For this graph search example, we use EqConditions, or equality conditions. These conditions are satisfied when a state holds a particular value for a state factor.

With this, we represent probabilistic transitions as a (pre-condition, probabilistic post-conditions) pair. The pre-condition defines the states where this edge/option can be navigated. The probabilistic post-conditions is a dictionary from post-condition to probability. This defines the effects of an edge/option, and the probability of these effects.

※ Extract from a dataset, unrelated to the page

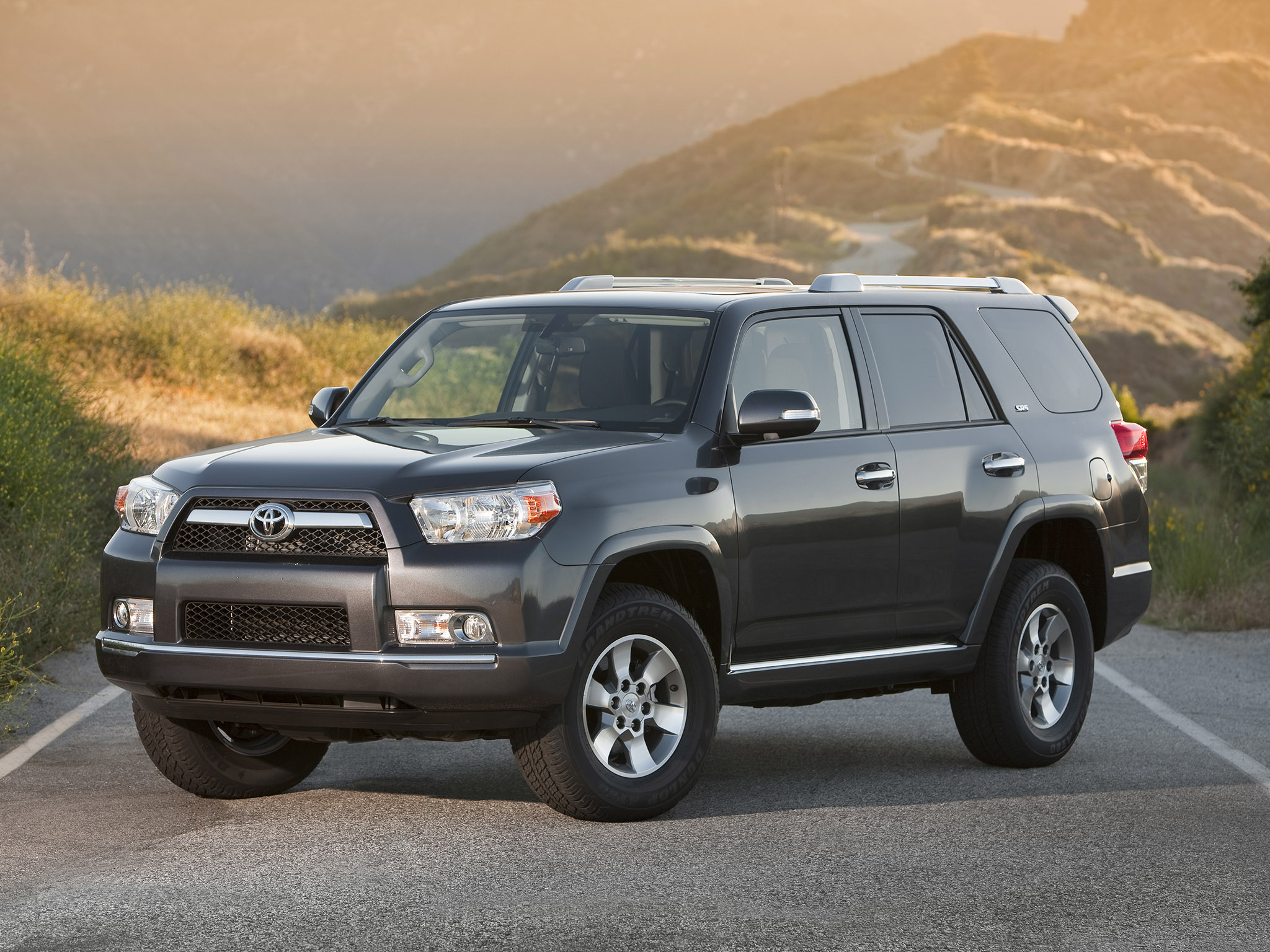Toyota 4Runner SR5 2010 Wallpaper Download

We can compute these transitions as follows:

# Step 3: Define our transition function for an edge
# We say that for edge (v,v') there is a 0.7 chance of reaching v
# and a 0.3 chance of that being split evenly across the other possible successor nodes
def trans_probs(src, dst):
    """Compute a (pre_cond, prob_post_conds) pair for a given edge.

    pre_cond is the guard for an edge.
    prob_post_conds is a dictionary from post conditions to probabilities

    Args:
        src: The start node of an edge
        dst: The destination node of an edge

    Returns:
        A (pre_cond, prob_post_conds) pair
    """
    pre_cond = EqCondition(node_sf, src)
    prob_post_conds = {}

    for succ in graph[src]:
        post_cond = EqCondition(node_sf, succ)
        prob = 0.7 if succ == dst else 0.3 / (len(graph[src]) - 1.0)
        prob_post_conds[post_cond] = prob

    return (pre_cond, prob_post_conds)

The rewards can be computed in a similar way. In refine-plan, rewards for an edge/option are given as a (pre-condition, reward) pair. The pre-condition defines when this reward is given. The reward for an edge can be written as:

# Step 4: Define our reward function for an edge
# Here, we define our reward function to be the expected cost of the edge action
def reward(src, dst):
    """Compute a (pre_cond, reward) pair for a given edge.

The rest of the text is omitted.